Taking very literally "They don't need to be simplified at all or formatted exactly as shown above, as long as it's clear what the answer is saying":

s/.*/__&_/;s/x\^(-?[0-9.]+)/\1*x^(\1-1)/g;s/([0-9.]+)\^/ln\1*\1^/g;s/([^(][-+_])[0-9.]+([-+_])/\10\2/g;s/_//g

The byte count includes 1 for the r flag.

Ungolfed, with comments:

# Add underscores before and after the string, to help with solo-constant recognition
s/.*/__&_/
# Power rule: replace x^c with c*x^(c-1) where c is a number
s/x\^(-?[0-9.]+)/\1*x^(\1-1)/g
# Exponentials: replace c^ with lnc*c^ where c is a number
# (This assumes that there will be an x after the ^)
s/([0-9.]+)\^/ln\1*\1^/g
# Constants: replace ?c? with ?0? where c is a number and ? is +, -, or _
# Except if it's prededed by a parenthesis then don't, because this matches c*x^(c-1)!
s/([^(][-+_])[0-9.]+([-+_])/\10\2/g
# Get rid of the underscores
s/_//g

Sample run:

$ cat derivatives.txt
-3
8.5
x^0.5
x^-7
0.5^x
7^x
3*x^5
-0.1*0.3^x
-5*x^2+10-3^x

$ sed -re 's/.*/__&_/;s/x\^(-?[0-9.]+)/\1*x^(\1-1)/g;s/([0-9.]+)\^/ln\1*\1^/g;s/([^(][-+_])[0-9.]+([-+_])/\10\2/g;s/_//g' derivatives.txt
-0
0
0.5*x^(0.5-1)
-7*x^(-7-1)
ln0.5*0.5^x
ln7*7^x
3*5*x^(5-1)
-0.1*ln0.3*0.3^x
-5*2*x^(2-1)+0-ln3*3^x

I bet this could be golfed further; it's my first try at sed.

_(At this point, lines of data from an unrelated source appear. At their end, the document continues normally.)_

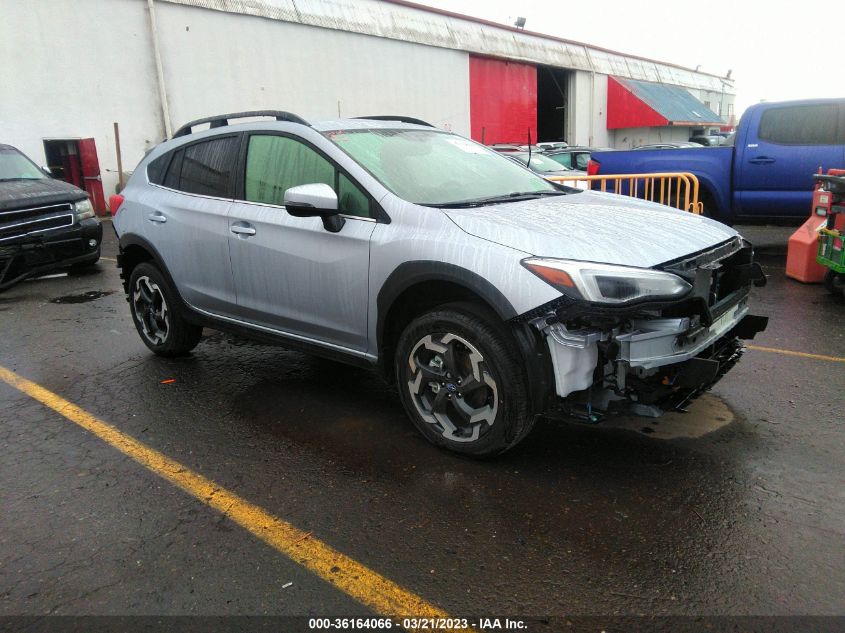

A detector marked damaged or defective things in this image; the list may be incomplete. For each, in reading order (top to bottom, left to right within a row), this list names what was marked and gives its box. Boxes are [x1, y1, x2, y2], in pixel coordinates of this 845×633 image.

exposed headlight [74, 199, 94, 221]
exposed headlight [520, 258, 692, 304]
damaged front end of car [516, 236, 768, 420]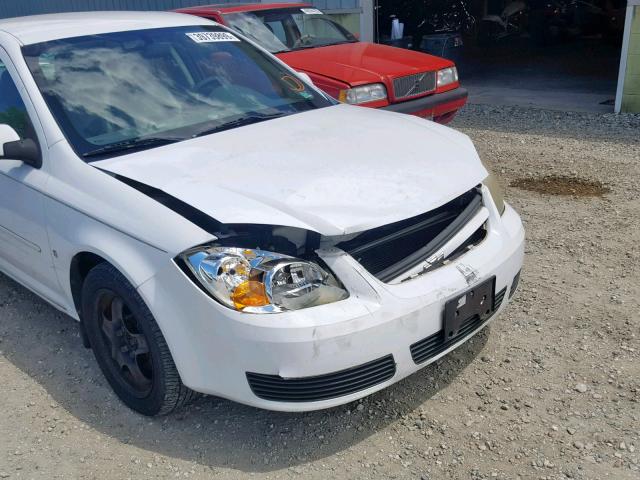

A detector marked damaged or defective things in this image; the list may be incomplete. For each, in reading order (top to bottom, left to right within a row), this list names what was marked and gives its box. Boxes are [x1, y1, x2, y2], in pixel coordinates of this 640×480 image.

exposed grille opening [392, 71, 438, 100]
dented hood [94, 107, 484, 238]
damaged hood [94, 107, 484, 238]
exposed grille opening [338, 188, 482, 284]
exposed grille opening [245, 354, 396, 404]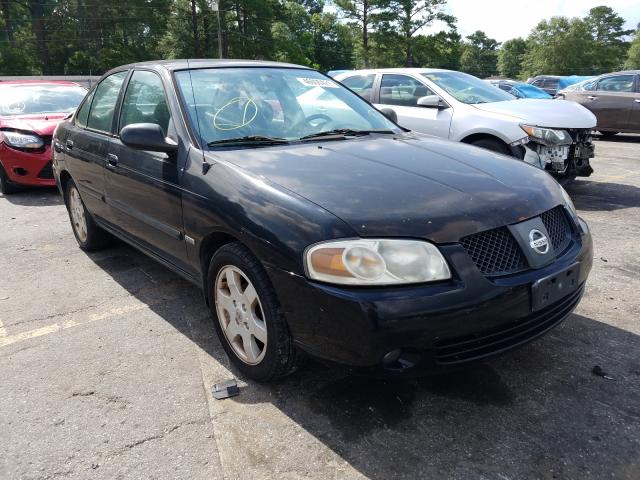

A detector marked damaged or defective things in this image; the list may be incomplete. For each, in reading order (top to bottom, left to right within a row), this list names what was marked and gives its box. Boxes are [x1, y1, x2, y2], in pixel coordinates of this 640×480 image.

damaged white sedan [338, 66, 596, 181]
crumpled front end of white car [516, 125, 592, 180]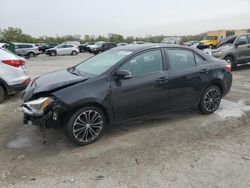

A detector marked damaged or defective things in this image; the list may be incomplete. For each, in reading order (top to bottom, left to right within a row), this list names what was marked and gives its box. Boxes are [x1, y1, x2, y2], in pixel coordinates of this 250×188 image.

damaged front bumper [19, 97, 68, 129]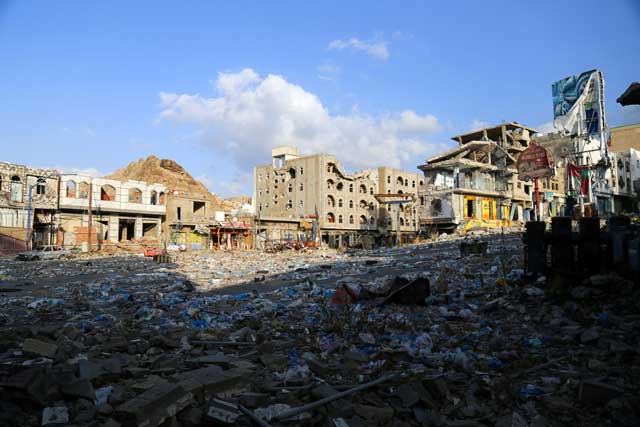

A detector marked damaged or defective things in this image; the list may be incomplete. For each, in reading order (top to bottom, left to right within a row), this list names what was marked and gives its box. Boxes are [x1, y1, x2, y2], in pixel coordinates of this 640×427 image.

damaged building [0, 162, 58, 252]
damaged building [57, 174, 166, 247]
damaged building [252, 147, 422, 249]
damaged building [420, 122, 564, 232]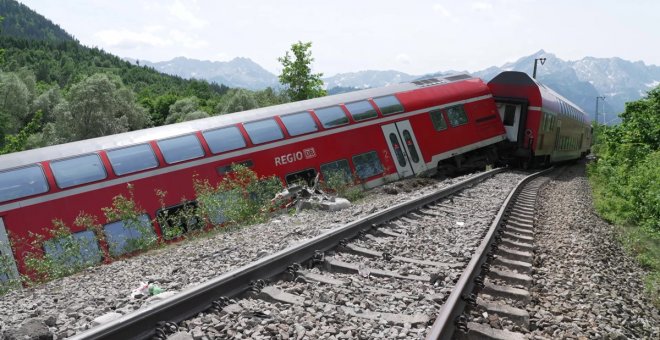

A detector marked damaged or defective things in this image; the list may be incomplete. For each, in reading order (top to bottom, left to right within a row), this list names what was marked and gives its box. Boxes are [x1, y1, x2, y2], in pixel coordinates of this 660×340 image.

bent railroad track [69, 168, 548, 340]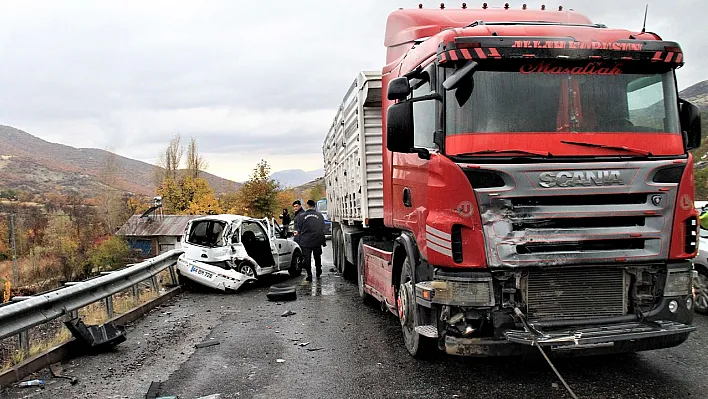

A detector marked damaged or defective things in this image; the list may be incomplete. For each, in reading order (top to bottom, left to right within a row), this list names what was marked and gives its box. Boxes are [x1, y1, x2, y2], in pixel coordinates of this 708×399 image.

white damaged car [176, 214, 302, 292]
detached tire on road [266, 282, 298, 302]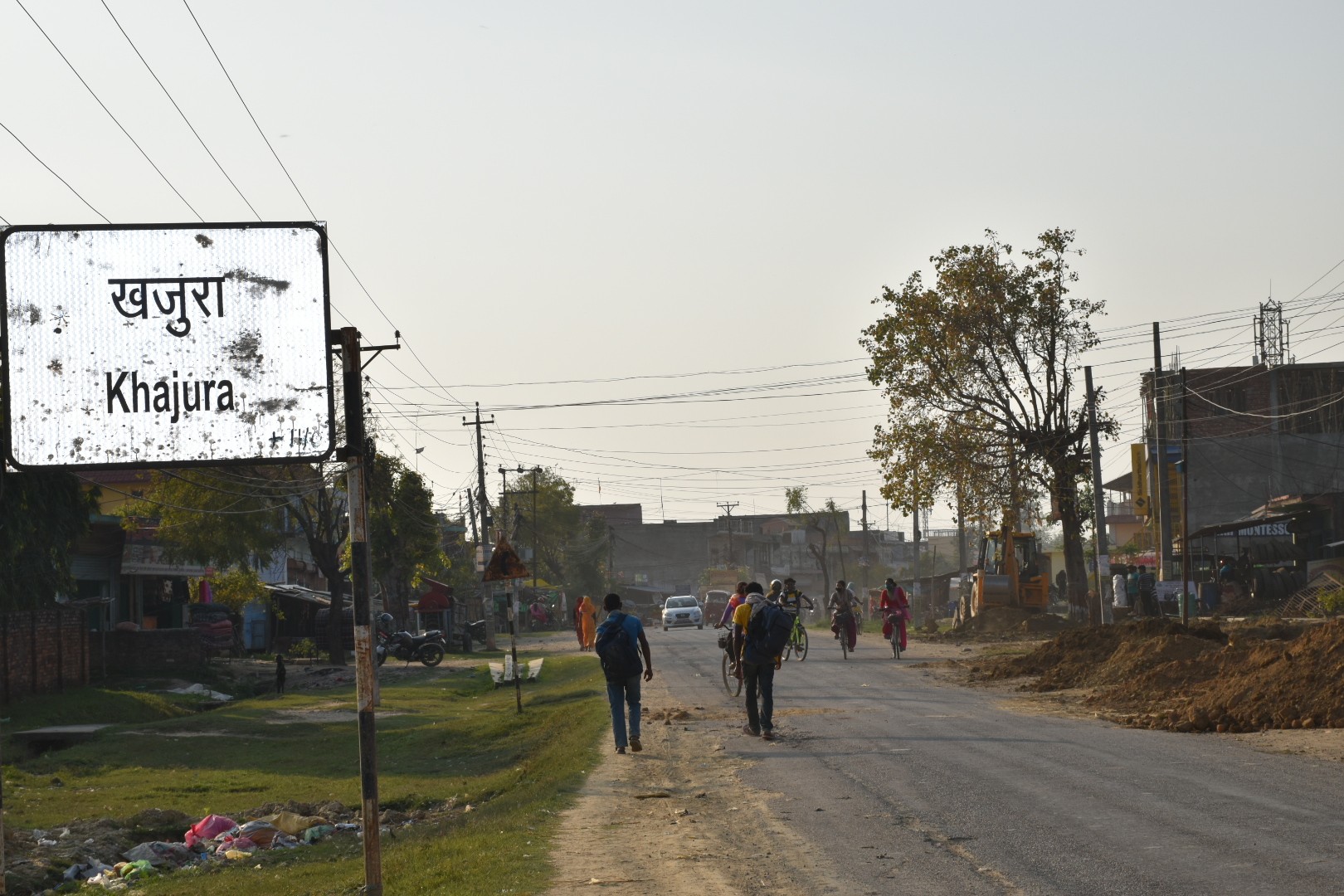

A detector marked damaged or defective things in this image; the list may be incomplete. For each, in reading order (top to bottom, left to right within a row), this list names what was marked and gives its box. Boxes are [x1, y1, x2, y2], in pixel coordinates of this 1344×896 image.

rusty pole [338, 328, 382, 896]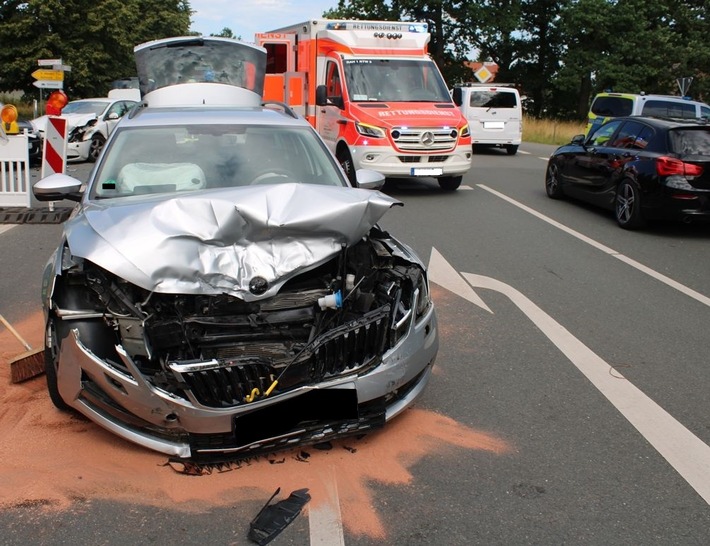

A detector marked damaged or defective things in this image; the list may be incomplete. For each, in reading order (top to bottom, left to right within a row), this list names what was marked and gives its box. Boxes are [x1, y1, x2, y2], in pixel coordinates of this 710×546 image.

crumpled hood [32, 112, 97, 133]
crumpled hood [350, 101, 462, 129]
severely damaged silver car [33, 35, 436, 460]
crumpled hood [66, 185, 404, 300]
broken front bumper [55, 302, 436, 454]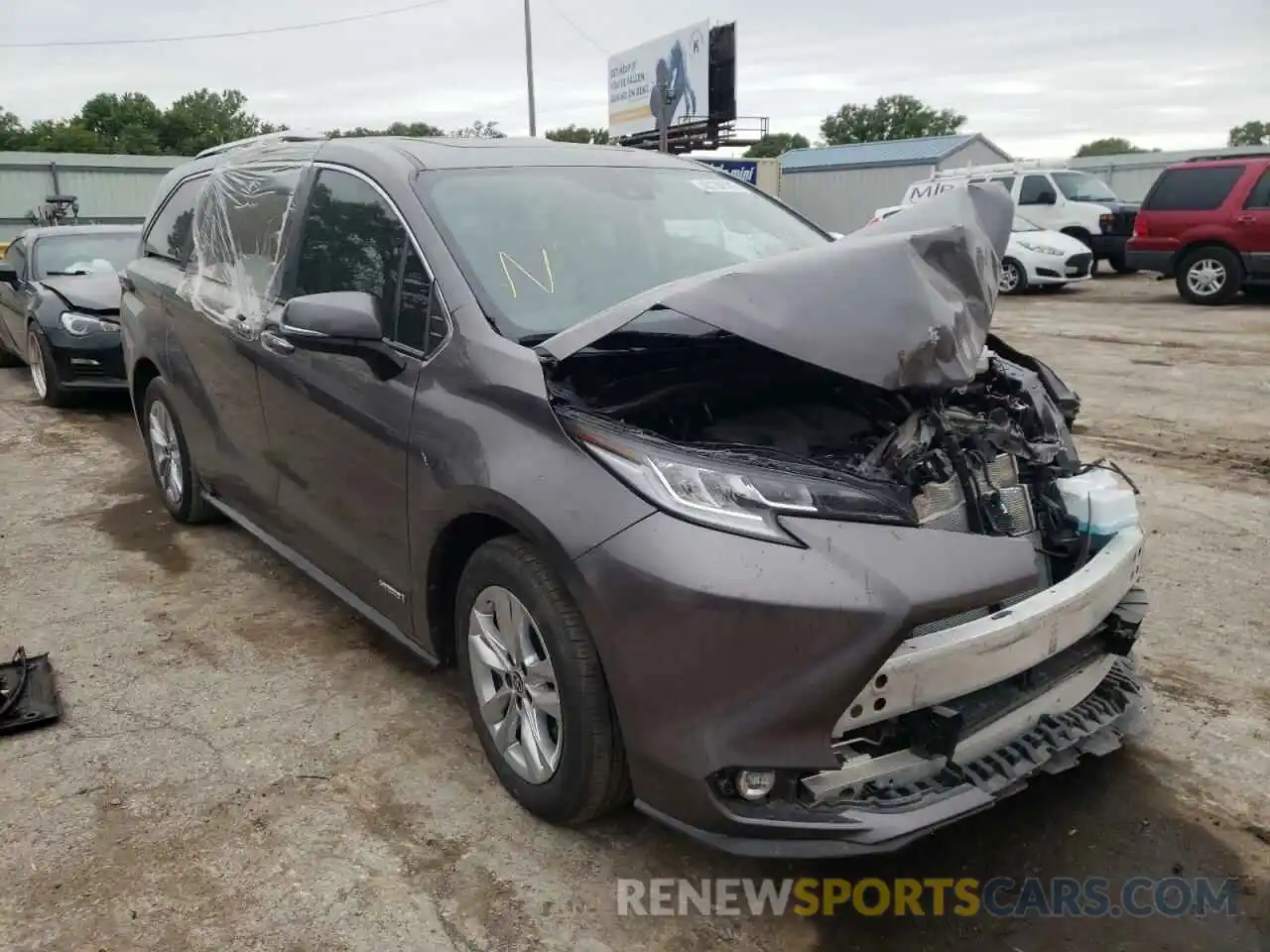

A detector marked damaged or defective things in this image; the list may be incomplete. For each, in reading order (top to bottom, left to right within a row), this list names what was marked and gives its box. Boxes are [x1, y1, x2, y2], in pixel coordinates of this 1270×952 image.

crumpled hood [38, 274, 122, 314]
broken car part on ground [121, 137, 1153, 863]
crumpled hood [536, 182, 1010, 391]
damaged front end [541, 182, 1148, 853]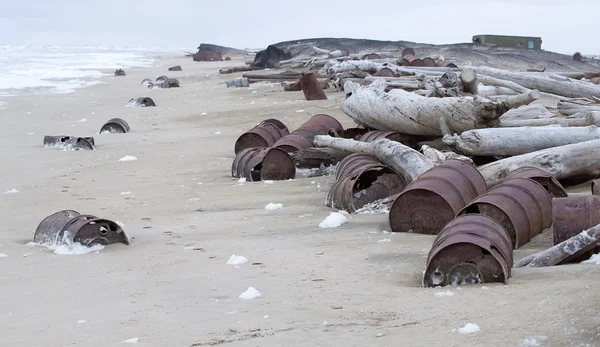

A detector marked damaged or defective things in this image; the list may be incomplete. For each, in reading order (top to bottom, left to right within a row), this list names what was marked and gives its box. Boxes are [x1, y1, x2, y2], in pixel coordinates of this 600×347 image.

corroded metal barrel [298, 72, 326, 100]
corroded metal barrel [100, 119, 131, 136]
corroded metal barrel [233, 119, 290, 154]
rusty oil drum [233, 119, 290, 154]
rusty oil drum [274, 114, 342, 152]
corroded metal barrel [276, 115, 344, 153]
corroded metal barrel [358, 130, 420, 150]
rusty oil drum [358, 130, 420, 150]
corroded metal barrel [33, 211, 129, 249]
rusty oil drum [33, 211, 129, 249]
corroded metal barrel [230, 147, 296, 182]
rusty oil drum [230, 147, 296, 182]
corroded metal barrel [326, 154, 406, 213]
rusty oil drum [326, 154, 406, 213]
corroded metal barrel [390, 160, 488, 237]
rusty oil drum [390, 160, 488, 237]
corroded metal barrel [460, 178, 552, 249]
rusty oil drum [460, 179, 552, 250]
corroded metal barrel [504, 168, 564, 200]
rusty oil drum [504, 168, 564, 200]
rusty oil drum [552, 196, 600, 264]
corroded metal barrel [552, 196, 600, 264]
corroded metal barrel [422, 215, 510, 288]
rusty oil drum [424, 215, 512, 288]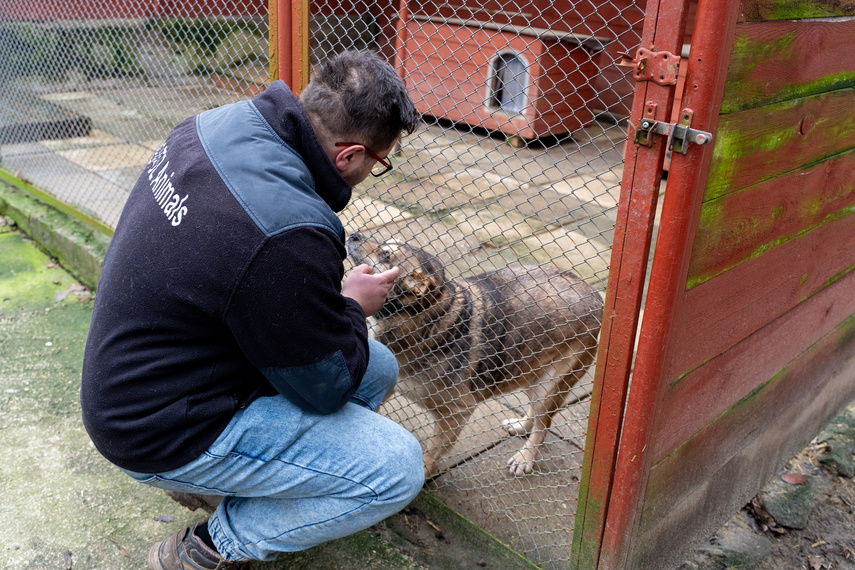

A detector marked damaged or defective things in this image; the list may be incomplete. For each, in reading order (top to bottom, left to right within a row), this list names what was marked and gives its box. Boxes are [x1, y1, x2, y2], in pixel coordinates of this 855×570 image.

rusty metal hinge [620, 48, 680, 85]
rusty metal hinge [632, 108, 712, 153]
rusty red gate [576, 0, 855, 564]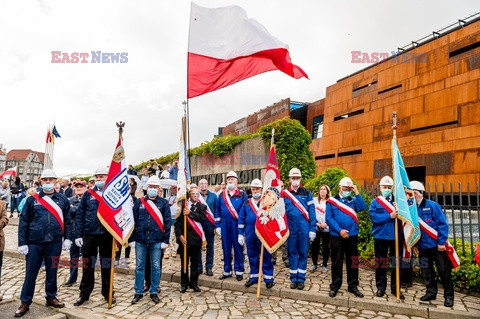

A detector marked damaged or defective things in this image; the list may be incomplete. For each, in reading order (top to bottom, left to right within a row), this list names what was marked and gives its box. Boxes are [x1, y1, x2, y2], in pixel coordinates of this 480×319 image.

rusty corten steel building [221, 15, 480, 191]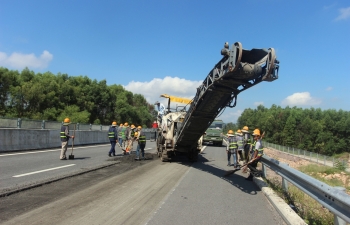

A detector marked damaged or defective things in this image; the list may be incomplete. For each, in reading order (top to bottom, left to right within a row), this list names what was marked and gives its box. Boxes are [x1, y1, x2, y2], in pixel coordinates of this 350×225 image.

damaged road surface [0, 148, 284, 225]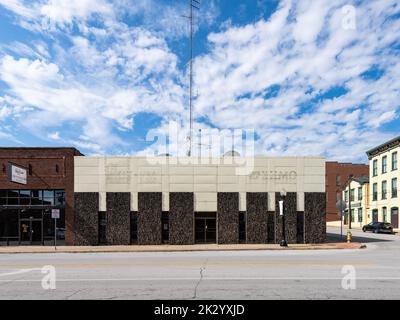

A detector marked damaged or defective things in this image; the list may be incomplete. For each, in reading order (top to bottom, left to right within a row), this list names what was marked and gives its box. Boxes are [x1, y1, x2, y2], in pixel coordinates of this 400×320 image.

bare pavement crack [192, 258, 208, 300]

Fun!

Ruby, 152

...or 150 if you don't need to print... or 147 if you also are ok with an array that you need to join yourself.

run with ruby -nal

p gsub(/(?<!\^)([-+])/,'#\1').split(?#).map{|s|s[/x\^/]?$`+$'+"x^(#{$'}-1)":s[/-?(.*)\^(.*)x/]?s+"*ln(#{$1}*#{$2[0]?$2:1})":s[/\*?x/]?($`[0]?$`:1):p}*''

ungolfed:

p gsub(/(?<!\^)([-+])/,'#\1').split(?#). # insert a # between each additive piece, and then split.
map{ |s|                                 
    if s[/x\^/]                          # if it's c*x^a
        $` + $' + "x^(#{$'}-1)"          #      return c*ax^(a-1)
    elsif s[/-?(.*)\^(.*)x/]             # if it's c*b^(a*x)
        ln = $1 + ?* + ($2[0] ? $2 : 1)  #      return c*b^(a*x)*ln(b*a)
        s+"*ln(#{ln})"
    elsif s[/\*?x/]                      # if it's c*x
        ($`[0] ? $` : 1)                 #      return c
    else                                 # else (constant)
        nil                              #      return nil
    end
}*''

My main problem with this one is the number of characters proper splitting takes. The only other way I could think of was split(/(?<!\^)([-+])/) which gives + and - as their own results. Any hints for a better solution?

Also, is there a shorter way to return s if it's not empty, but otherwise return y? I've used s[0]?y:s? In JS I'd just do s||y, but "" is truthy in Ruby.